↓↓↓
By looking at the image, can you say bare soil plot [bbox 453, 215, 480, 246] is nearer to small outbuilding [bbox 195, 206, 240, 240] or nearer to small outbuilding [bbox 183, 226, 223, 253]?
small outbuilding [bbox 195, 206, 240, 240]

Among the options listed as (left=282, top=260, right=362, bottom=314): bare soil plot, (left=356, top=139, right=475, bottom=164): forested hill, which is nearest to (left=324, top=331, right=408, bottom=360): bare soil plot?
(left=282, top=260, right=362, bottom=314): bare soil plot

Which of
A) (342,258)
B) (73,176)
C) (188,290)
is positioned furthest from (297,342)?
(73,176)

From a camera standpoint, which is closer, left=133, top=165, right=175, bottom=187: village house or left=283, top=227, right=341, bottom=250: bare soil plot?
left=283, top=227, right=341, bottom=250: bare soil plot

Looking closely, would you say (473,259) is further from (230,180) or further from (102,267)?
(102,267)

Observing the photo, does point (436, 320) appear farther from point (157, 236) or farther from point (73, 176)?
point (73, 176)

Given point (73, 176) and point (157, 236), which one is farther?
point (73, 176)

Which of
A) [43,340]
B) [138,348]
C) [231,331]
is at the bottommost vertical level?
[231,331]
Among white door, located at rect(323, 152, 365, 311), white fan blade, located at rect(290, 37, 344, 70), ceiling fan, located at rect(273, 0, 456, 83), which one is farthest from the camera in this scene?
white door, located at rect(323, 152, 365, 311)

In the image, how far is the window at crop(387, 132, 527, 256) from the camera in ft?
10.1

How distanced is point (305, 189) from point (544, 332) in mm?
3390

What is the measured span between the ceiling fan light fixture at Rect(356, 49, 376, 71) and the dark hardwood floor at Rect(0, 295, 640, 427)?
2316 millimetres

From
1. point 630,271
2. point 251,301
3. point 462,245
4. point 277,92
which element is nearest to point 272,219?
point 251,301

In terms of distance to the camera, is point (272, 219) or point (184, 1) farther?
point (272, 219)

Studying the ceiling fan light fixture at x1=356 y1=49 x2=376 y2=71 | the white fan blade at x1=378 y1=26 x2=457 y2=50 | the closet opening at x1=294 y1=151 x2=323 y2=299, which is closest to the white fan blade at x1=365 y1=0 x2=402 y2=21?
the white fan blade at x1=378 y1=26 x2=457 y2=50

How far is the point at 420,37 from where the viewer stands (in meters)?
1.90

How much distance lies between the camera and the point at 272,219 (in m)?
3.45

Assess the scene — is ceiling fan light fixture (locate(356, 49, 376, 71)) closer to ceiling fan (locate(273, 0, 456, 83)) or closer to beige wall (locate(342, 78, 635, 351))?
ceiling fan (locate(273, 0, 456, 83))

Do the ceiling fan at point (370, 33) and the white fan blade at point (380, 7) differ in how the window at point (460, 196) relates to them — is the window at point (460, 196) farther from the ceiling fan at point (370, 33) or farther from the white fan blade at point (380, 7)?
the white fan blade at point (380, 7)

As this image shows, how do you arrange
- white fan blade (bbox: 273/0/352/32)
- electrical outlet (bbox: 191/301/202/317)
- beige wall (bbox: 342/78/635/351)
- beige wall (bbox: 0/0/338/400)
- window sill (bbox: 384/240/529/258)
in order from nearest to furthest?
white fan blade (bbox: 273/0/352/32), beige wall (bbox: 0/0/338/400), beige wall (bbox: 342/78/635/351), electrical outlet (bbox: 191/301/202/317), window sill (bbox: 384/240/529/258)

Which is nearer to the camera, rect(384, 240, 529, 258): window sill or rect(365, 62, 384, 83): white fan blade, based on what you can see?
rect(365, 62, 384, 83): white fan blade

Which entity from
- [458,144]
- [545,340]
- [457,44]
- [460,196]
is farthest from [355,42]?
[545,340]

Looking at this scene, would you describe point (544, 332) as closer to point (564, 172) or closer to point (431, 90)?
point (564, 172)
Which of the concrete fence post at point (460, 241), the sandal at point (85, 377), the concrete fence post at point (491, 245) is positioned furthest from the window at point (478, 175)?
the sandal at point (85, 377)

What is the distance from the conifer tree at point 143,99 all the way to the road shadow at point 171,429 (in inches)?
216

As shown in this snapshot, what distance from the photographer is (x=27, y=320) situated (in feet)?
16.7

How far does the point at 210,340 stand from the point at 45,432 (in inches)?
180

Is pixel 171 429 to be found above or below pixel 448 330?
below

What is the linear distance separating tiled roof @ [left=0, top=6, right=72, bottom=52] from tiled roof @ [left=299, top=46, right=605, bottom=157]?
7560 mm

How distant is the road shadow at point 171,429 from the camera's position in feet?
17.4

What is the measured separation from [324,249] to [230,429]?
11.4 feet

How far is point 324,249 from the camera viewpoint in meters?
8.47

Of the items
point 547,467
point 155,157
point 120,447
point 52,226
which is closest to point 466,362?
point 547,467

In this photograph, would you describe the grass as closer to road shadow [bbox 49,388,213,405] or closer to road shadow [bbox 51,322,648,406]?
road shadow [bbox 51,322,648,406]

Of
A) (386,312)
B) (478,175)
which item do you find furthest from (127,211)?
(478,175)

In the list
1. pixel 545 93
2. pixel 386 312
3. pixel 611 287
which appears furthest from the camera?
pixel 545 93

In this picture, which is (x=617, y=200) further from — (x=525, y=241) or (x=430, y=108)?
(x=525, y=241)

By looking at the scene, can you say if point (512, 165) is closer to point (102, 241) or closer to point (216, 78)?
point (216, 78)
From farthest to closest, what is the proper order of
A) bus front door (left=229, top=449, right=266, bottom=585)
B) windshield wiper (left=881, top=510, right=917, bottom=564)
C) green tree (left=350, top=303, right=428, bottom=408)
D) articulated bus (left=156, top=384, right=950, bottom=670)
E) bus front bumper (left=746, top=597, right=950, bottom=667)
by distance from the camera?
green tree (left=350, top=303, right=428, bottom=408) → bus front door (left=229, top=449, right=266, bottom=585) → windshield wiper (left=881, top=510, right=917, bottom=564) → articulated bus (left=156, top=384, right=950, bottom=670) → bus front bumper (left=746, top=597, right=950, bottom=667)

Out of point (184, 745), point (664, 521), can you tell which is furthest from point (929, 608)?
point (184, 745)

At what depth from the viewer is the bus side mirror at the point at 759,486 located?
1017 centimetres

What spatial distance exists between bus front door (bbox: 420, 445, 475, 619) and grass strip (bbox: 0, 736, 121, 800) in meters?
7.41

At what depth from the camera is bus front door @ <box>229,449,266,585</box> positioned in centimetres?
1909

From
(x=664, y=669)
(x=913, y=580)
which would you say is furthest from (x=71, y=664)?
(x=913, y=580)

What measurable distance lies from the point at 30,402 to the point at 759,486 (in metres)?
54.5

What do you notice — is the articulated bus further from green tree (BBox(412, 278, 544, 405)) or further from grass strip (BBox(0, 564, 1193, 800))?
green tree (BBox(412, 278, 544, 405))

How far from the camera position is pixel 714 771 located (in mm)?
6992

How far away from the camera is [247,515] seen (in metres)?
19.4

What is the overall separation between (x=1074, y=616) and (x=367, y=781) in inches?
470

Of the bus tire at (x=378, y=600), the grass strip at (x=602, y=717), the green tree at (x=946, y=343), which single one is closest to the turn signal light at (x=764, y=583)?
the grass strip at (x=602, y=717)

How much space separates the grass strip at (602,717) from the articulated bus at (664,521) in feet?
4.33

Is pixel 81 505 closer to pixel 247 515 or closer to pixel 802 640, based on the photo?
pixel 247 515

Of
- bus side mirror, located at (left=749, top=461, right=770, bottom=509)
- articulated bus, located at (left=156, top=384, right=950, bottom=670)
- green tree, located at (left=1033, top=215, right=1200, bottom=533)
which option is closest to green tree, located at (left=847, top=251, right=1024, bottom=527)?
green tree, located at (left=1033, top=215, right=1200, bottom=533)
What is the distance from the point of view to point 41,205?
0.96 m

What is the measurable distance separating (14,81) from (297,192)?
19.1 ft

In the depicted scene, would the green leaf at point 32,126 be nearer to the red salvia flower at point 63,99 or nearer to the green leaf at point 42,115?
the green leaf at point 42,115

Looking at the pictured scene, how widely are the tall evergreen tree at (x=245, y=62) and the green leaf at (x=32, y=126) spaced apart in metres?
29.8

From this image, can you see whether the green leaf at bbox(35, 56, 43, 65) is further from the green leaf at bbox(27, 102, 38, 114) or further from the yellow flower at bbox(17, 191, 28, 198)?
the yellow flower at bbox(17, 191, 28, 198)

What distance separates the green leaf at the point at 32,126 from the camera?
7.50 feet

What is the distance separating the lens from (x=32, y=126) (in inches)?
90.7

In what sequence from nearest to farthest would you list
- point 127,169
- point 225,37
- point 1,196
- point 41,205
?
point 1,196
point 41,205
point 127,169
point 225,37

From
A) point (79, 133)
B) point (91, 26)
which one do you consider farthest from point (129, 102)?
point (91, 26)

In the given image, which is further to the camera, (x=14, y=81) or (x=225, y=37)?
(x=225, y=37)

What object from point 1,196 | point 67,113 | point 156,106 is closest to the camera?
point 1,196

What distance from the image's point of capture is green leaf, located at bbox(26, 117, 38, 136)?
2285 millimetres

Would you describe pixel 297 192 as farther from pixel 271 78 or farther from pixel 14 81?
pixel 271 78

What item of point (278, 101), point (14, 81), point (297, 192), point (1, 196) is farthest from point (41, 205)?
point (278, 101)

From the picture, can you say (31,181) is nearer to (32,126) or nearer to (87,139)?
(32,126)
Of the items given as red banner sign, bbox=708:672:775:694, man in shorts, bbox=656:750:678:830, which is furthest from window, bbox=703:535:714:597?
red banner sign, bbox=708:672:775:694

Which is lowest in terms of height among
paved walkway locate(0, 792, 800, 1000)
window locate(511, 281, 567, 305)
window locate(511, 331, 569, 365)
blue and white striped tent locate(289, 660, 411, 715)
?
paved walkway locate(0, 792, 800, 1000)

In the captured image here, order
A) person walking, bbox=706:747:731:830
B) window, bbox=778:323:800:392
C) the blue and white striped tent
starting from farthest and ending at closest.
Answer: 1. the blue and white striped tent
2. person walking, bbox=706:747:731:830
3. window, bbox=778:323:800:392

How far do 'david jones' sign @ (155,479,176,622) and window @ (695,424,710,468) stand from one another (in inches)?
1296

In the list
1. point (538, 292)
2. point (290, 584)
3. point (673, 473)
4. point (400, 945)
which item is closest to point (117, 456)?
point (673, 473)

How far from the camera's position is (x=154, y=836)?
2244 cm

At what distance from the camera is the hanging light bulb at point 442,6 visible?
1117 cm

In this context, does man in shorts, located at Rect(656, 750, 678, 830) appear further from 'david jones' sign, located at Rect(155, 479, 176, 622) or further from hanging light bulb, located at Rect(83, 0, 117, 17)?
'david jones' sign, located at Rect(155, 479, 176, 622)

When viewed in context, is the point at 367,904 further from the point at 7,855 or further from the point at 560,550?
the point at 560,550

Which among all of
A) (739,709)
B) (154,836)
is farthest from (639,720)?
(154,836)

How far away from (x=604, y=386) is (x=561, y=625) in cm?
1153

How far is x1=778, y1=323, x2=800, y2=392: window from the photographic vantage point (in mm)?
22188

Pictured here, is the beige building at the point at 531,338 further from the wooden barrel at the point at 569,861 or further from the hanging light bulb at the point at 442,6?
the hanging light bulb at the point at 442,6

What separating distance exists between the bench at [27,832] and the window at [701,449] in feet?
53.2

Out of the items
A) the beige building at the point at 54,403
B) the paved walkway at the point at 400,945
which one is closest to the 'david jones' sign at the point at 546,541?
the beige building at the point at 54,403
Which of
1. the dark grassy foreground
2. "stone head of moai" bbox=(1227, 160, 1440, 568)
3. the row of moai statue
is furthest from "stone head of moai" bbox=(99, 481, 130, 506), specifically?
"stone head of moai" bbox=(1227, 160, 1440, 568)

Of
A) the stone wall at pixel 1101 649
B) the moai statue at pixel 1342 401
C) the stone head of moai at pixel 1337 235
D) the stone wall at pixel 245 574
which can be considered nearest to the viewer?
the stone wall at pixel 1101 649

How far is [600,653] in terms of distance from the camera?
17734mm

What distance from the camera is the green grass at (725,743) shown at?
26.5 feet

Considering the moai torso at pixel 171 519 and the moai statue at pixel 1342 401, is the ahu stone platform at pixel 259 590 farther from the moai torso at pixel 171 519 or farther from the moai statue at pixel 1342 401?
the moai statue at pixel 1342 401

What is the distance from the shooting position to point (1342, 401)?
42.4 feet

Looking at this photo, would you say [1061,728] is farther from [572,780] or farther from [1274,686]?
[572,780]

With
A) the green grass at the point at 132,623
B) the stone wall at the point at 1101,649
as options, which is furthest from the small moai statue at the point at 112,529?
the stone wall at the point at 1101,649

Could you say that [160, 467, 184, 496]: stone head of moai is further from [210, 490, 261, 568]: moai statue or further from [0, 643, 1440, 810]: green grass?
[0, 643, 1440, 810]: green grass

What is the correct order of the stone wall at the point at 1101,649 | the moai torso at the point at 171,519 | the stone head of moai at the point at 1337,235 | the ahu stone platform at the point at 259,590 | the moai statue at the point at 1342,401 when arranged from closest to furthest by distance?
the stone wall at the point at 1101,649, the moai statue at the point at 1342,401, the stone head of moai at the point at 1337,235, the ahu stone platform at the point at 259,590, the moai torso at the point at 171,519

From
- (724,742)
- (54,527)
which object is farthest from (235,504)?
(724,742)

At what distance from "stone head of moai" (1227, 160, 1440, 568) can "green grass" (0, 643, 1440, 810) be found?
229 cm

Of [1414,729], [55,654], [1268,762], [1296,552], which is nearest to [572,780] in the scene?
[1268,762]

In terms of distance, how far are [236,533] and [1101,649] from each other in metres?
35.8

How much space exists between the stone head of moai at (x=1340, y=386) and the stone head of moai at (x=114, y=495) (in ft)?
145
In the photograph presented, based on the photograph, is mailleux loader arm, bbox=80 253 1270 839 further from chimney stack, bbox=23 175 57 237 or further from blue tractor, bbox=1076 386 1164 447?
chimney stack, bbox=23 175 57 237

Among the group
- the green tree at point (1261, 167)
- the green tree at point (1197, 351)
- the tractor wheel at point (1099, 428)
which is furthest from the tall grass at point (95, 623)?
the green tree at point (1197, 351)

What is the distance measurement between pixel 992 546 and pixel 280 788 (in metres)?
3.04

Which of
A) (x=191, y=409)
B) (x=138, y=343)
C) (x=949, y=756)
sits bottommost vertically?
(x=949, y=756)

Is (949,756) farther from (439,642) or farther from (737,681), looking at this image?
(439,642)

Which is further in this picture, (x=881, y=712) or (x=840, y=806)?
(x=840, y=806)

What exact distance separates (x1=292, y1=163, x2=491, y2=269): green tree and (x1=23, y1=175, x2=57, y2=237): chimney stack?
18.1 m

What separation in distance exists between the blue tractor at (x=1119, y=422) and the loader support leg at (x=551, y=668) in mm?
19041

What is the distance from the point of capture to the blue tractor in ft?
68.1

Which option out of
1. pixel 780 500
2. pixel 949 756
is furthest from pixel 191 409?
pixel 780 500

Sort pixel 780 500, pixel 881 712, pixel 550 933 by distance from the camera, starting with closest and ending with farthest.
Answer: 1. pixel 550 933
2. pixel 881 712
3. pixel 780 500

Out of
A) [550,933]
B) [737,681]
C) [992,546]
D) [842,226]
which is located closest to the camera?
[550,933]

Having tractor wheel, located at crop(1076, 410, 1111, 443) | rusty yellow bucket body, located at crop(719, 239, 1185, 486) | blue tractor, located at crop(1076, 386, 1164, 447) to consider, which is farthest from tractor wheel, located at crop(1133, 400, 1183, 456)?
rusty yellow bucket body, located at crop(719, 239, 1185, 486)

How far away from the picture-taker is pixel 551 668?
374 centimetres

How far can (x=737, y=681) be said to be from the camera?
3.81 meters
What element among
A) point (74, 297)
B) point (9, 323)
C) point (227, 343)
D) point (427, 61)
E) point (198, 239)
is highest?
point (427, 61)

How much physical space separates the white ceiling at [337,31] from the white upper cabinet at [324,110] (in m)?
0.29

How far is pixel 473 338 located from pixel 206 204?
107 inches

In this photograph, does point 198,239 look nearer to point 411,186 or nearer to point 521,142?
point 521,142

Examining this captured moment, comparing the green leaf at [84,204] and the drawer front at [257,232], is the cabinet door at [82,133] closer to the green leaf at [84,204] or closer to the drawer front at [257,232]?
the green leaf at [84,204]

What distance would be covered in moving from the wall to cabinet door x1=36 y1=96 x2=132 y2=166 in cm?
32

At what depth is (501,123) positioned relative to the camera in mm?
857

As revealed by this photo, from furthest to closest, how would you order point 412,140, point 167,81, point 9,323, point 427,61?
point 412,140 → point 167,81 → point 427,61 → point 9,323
↑↑↑
_Your objective_: Output exactly the lines between the one containing "Having tractor wheel, located" and the final line above, both inclusive.

_The solution_:
Having tractor wheel, located at crop(1076, 410, 1111, 443) | rusty yellow bucket body, located at crop(719, 239, 1185, 486) | blue tractor, located at crop(1076, 386, 1164, 447) to consider, which is farthest from tractor wheel, located at crop(1133, 400, 1183, 456)?
rusty yellow bucket body, located at crop(719, 239, 1185, 486)

How far away from the picture-taker is pixel 551 668?
374 centimetres

How far can (x=737, y=681) be said to be from the camera?
3.81 meters
What element among
A) point (74, 297)
B) point (9, 323)
C) point (227, 343)
D) point (427, 61)
E) point (198, 239)
is highest?
point (427, 61)

How much physical space separates the white ceiling at [337,31] from the white upper cabinet at [324,110] (in m)?
0.29

How far is pixel 473 338 located from pixel 206 204?
107 inches

In this photograph, does point 198,239 look nearer to point 411,186 or nearer to point 521,142?
point 521,142

Examining this captured moment, comparing the green leaf at [84,204] and the drawer front at [257,232], is the cabinet door at [82,133] closer to the green leaf at [84,204] or closer to the drawer front at [257,232]?
the green leaf at [84,204]

What distance would be covered in moving from the wall to cabinet door x1=36 y1=96 x2=132 y2=166 in cm?
32

At what depth is (501,123) positioned relative to the camera in mm?
857

As revealed by this photo, from furthest to closest, how would you order point 412,140, point 167,81, point 9,323, point 427,61?
point 412,140 → point 167,81 → point 427,61 → point 9,323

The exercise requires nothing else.